A special brand of large-scale, public violence

Over the last five or six decades or so, the international community has been reacting, with limited success, to a special brand of violent, large-scale, public attacks.

That special brand of violence is commonly referred to as terrorism. Terrorist attacks are planned and executed in such a way as to create a climate of deep fear. They are meant to demonstrate that members of the public anywhere are vulnerable to great physical dangers and that the security authorities cannot protect the public from these attacks.

Maximum psychological effect is derived from the glaring message conveyed. The public is forced to think that these dramatic displays of violence are unpredictable and uncontrollable because they are carried out by individuals and by groups who succeed in acting secretly within and across the borders of any country anywhere in the world.

There are at least four major elements that are not receiving adequate emphasis in the internationally coordinated campaigns that have been waged against terrorism. While violence in its several forms will always be a fact of life at the local, national and international levels, one of the primary responsibilities of organized society is to provide for the physical safety of its members.

The first of those four elements is the biggest challenge: addressing the long-term, root causes of this special brand of violence. We simply do not have the moral strength, the intellectual honesty and the political will to face up to the enormous and permanent investment of the political, socio-economic, financial and human resources that are required to address those root causes.

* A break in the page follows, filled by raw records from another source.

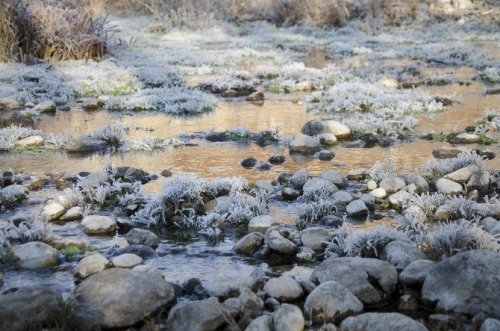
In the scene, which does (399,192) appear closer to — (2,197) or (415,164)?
(415,164)

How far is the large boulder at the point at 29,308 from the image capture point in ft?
10.9

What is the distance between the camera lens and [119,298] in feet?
11.7

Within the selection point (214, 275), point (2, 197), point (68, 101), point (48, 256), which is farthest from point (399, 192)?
point (68, 101)

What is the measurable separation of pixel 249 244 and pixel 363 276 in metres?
1.03

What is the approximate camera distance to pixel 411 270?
157 inches

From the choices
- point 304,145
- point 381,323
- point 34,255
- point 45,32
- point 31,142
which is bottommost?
point 31,142

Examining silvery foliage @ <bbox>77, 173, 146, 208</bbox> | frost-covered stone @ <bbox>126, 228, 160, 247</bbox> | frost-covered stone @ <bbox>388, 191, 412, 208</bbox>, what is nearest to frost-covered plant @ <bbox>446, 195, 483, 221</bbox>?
frost-covered stone @ <bbox>388, 191, 412, 208</bbox>

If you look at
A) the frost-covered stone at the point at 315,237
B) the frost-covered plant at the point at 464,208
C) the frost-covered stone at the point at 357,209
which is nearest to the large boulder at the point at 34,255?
the frost-covered stone at the point at 315,237

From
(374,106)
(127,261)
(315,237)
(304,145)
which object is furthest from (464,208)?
(374,106)

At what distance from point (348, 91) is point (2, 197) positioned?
7384 millimetres

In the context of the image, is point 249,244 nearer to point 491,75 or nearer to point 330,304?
point 330,304

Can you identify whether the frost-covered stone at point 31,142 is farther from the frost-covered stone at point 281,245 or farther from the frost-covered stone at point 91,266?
the frost-covered stone at point 281,245

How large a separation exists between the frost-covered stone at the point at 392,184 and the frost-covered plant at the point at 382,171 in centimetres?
16

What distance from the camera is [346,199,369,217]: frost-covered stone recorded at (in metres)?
5.42
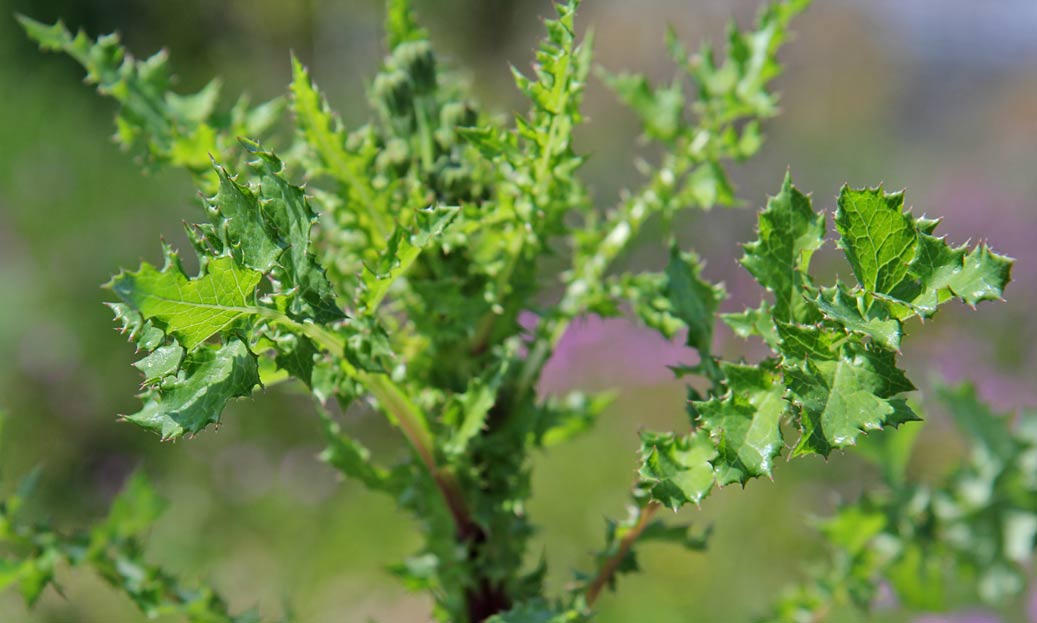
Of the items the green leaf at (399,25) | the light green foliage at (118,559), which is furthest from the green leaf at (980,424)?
the light green foliage at (118,559)

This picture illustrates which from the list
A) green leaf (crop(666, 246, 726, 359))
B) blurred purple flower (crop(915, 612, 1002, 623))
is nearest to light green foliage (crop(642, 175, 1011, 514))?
green leaf (crop(666, 246, 726, 359))

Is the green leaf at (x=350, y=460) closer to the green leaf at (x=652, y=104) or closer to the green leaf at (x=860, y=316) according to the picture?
the green leaf at (x=860, y=316)

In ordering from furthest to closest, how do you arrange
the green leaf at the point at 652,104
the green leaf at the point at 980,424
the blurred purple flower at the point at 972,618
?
the blurred purple flower at the point at 972,618 → the green leaf at the point at 980,424 → the green leaf at the point at 652,104

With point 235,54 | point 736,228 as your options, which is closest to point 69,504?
point 736,228

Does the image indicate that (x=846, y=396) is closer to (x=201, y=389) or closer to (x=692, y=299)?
(x=692, y=299)

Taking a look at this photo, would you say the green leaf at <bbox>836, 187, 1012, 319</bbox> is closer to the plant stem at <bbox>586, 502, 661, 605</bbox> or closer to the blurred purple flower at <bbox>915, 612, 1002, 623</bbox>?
the plant stem at <bbox>586, 502, 661, 605</bbox>

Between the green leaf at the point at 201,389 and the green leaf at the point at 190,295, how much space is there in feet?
0.08

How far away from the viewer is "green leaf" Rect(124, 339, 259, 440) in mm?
743

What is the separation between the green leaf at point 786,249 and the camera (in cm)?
90

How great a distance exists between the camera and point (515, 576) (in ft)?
3.79

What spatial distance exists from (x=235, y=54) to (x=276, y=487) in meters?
9.54

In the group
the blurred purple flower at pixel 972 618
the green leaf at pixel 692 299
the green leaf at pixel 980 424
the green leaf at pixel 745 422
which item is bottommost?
the green leaf at pixel 745 422

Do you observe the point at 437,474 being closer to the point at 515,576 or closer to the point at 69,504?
the point at 515,576

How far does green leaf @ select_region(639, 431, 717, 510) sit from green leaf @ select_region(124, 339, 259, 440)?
386 millimetres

Terrorists become enraged by centuries of colonial occupation, exploitation and social dislocation, civil wars, genocide and the desperate mass migration of politically, culturally and economically displaced persons. They lose all sense of self-control when they conclude that others are incapable and unwilling to accept that poverty, inequality and social ills such as forced racism and marginalization are the direct consequences of those centuries’ old experiences.

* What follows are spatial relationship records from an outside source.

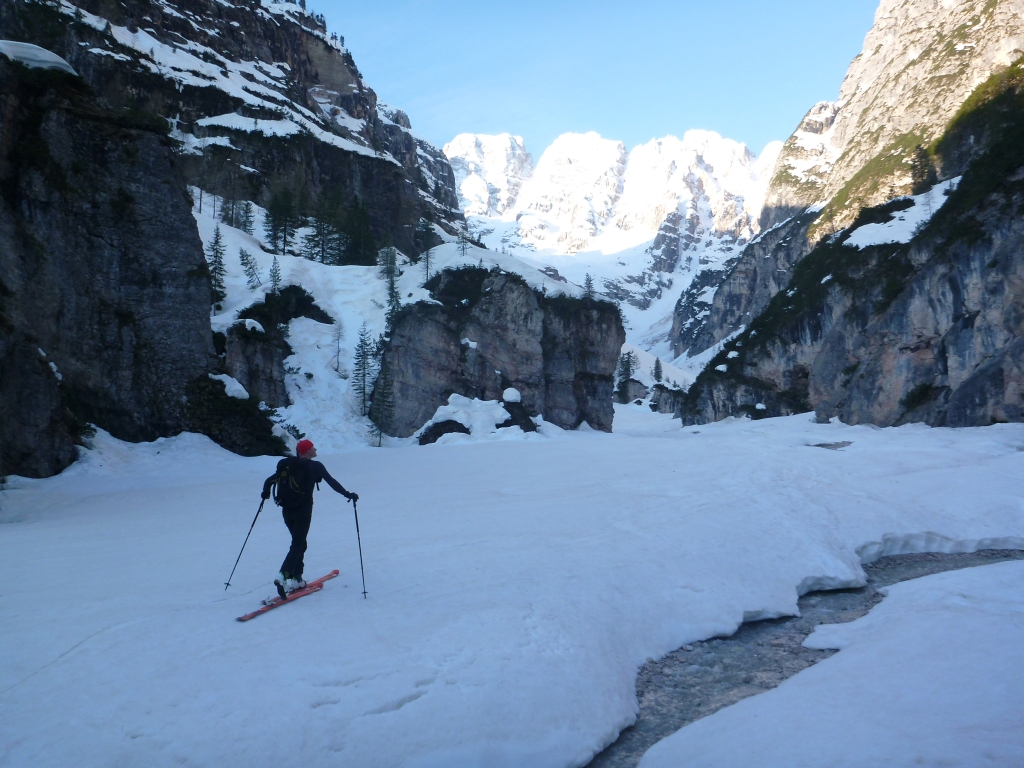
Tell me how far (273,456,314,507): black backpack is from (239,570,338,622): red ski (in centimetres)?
110

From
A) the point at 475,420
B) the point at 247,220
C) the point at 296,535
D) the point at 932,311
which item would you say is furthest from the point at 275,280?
the point at 932,311

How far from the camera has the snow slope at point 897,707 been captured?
4297mm

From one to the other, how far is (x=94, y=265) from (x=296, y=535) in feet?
70.8

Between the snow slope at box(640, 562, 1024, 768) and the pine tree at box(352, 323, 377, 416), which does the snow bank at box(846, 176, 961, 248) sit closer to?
the pine tree at box(352, 323, 377, 416)

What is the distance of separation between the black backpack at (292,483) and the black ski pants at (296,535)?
3.6 inches

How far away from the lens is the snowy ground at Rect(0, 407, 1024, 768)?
4.81 metres

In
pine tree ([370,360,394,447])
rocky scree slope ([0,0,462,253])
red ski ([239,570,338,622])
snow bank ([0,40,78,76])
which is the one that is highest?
rocky scree slope ([0,0,462,253])

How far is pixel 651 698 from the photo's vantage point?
20.9 ft

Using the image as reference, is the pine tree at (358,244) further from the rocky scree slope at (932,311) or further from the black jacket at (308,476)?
the black jacket at (308,476)

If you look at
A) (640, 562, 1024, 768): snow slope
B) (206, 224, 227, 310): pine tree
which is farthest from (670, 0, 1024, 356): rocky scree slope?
(640, 562, 1024, 768): snow slope

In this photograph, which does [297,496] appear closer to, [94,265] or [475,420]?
[94,265]

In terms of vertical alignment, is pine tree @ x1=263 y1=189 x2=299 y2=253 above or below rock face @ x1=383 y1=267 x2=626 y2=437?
above

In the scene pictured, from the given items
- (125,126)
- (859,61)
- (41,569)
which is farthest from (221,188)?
(859,61)

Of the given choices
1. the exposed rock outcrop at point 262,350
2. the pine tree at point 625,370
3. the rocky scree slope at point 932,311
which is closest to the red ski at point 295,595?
the exposed rock outcrop at point 262,350
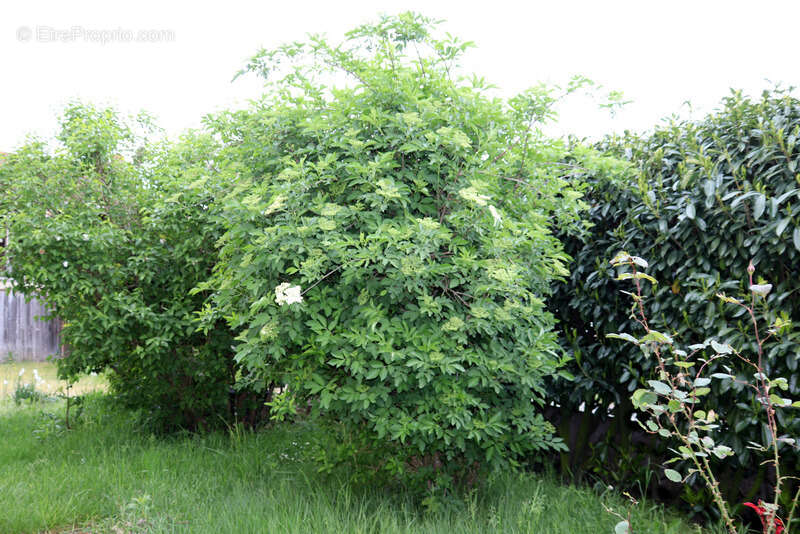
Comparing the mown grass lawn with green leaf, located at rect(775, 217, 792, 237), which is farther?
the mown grass lawn

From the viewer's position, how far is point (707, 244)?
339cm

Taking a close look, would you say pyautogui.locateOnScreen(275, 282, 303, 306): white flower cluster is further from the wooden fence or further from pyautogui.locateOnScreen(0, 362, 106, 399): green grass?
the wooden fence

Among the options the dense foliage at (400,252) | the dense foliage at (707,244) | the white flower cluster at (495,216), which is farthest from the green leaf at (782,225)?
the white flower cluster at (495,216)

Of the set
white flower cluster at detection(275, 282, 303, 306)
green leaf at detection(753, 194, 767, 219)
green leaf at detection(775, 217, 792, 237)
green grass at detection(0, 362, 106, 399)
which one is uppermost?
green leaf at detection(753, 194, 767, 219)

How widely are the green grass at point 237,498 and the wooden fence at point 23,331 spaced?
9.13 metres

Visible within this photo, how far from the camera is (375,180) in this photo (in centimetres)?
314

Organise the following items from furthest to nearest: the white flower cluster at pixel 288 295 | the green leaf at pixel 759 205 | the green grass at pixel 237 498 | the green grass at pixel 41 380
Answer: the green grass at pixel 41 380 < the green grass at pixel 237 498 < the green leaf at pixel 759 205 < the white flower cluster at pixel 288 295

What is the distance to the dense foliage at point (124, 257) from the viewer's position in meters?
4.89

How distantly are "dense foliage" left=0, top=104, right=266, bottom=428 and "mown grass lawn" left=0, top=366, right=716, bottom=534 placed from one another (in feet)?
2.12

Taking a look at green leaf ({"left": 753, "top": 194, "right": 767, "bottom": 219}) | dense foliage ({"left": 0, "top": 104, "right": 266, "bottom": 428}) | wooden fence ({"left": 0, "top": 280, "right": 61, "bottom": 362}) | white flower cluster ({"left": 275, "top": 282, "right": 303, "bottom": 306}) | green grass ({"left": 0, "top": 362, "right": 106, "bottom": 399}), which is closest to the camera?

They use the violent hopelessness of terrorism to advance their own political agenda: rebellion against the world’s indifference and insensitivity towards the suffering they continue to endure as a result of those root factors.

The second element that can greatly enhance the national and international campaign to more effectively control terrorism is the adoption of a balanced package of policies and policy structures. Balance requires that security policies and operations should not encroach excessively on such basic human rights as those that protect privacy, freedom of movement, freedom of association, due process and equitable treatment in the operations of the judicial system. Civilian and parliamentary oversight over all security-related agencies and operations is therefore a must.

This principle of the balanced approach does not only mean that governments are not supposed to over-react. It also means the international media, governments and all groups of concerned persons seeking to address the challenges posed by terrorism have a duty to give equitable attention and assistance to all victims, whether the attacks take place in Lebanon, Nigeria, France, Belgium, Russia, Pakistan or the U.S.

The third element that is woefully neglected in the international campaign against terrorism is also the most dangerous and most controversial requirement for lasting “success”: a permanent international agency within the UN system responsible for the management of international security.

The fourth major element of an international strategy to combat this special brand of violence is re-establishment and strengthening of the “development agenda” as the cornerstone of all aspects of international relations. An enhanced definition of the development agenda in the context of relations between countries and through international organizations serves to spell out in unambiguous terms what is to be the main objective of economic growth and technological progress: equitable enhancement of the lives of all segments of society and of all societies through sustainable and environmentally responsible management of the world’s resources.

Terrorism needs to be managed with an approach that is far more rational and balanced than the ones to which we have grown accustomed. We seem to have acquired the chronic habit of “treating” the surface causes and “attacking” the immediate threats of international violence over and over again, even though that remedy has not worked.